The twin needs of incorporating ever more complex reservoir geologies into the reservoir model, alongside the need to make the reservoir modelling more accessible and easier to use, have been the key drivers behind the latest version of the Roxar RMS 2011 reservoir modelling software.
This has seen an enlarging of the domain footprint of the reservoir modelling workflow. This has been achieved through enhancements to the seismic architecture to allow 4D seismic to be incorporated into the workflow, in combination with geological correlation improvements, such as True Vertical Thickness (TVT) and True Stratigraphic Thickness (TST) support.
Additional modelling functionalities include building intrusion objects in structural modelling to better model salt and a new grid data structure for improved performance, scalability and more flexibility in the grid geometry. The structural modelling improvements will also help handle overturned unfaulted surfaces as well as diapiric structures. The new release will also see a number of new QC tools, producing charts and maps to check consistency between the property models and the input data with just a few button clicks.
With two-thirds of the world’s proven reserves lying in areas of the world with acknowledged issues with fracture-affected recovery, the developments in fracture modelling are an important tool in tackling complex, fracture-prone geologies. The software therefore integrates fractures into the reservoir modelling workflow through a DFN-based (Discrete Fracture Network) model which enables robust, fractured models to be built faster.
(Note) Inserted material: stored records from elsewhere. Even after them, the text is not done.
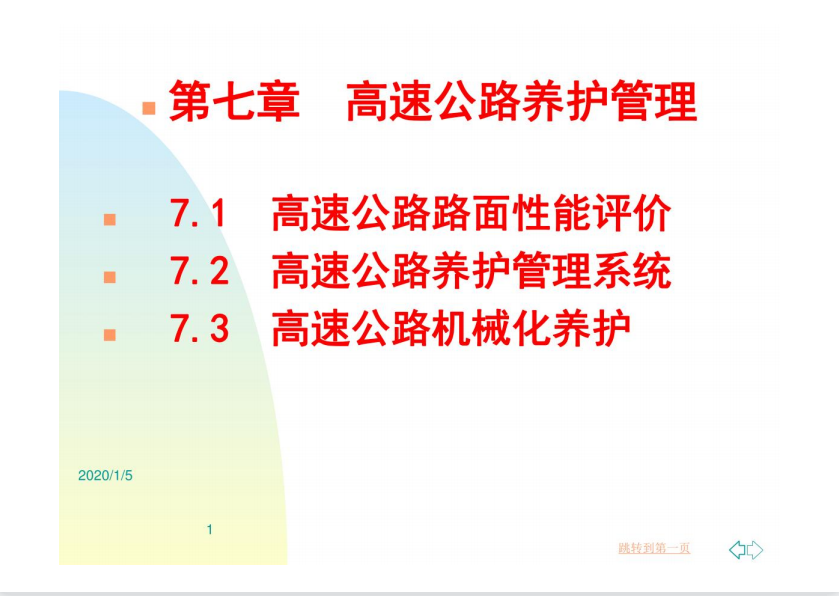 第七章　高速公路养护管理

7.1　高速公路路面性能评价
7.2　高速公路养护管理系统
7.3　高速公路机械化养护

2020/1/5

1

跳转到第一页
Finally, new usability features include updated data analysis charts and a new unified multi-viewer environment, making it easier and faster to create and update models.
All Models Are Wrong
"All models are wrong, but some are useful” - so said the famous statistician, Dr. George E Box.
While there will always be a certain degree of uncertainty, 3D reservoir models are narrowing the uncertainty gap and remain arguably the most important decision-making tool E&P companies have at their disposal in reservoir management today.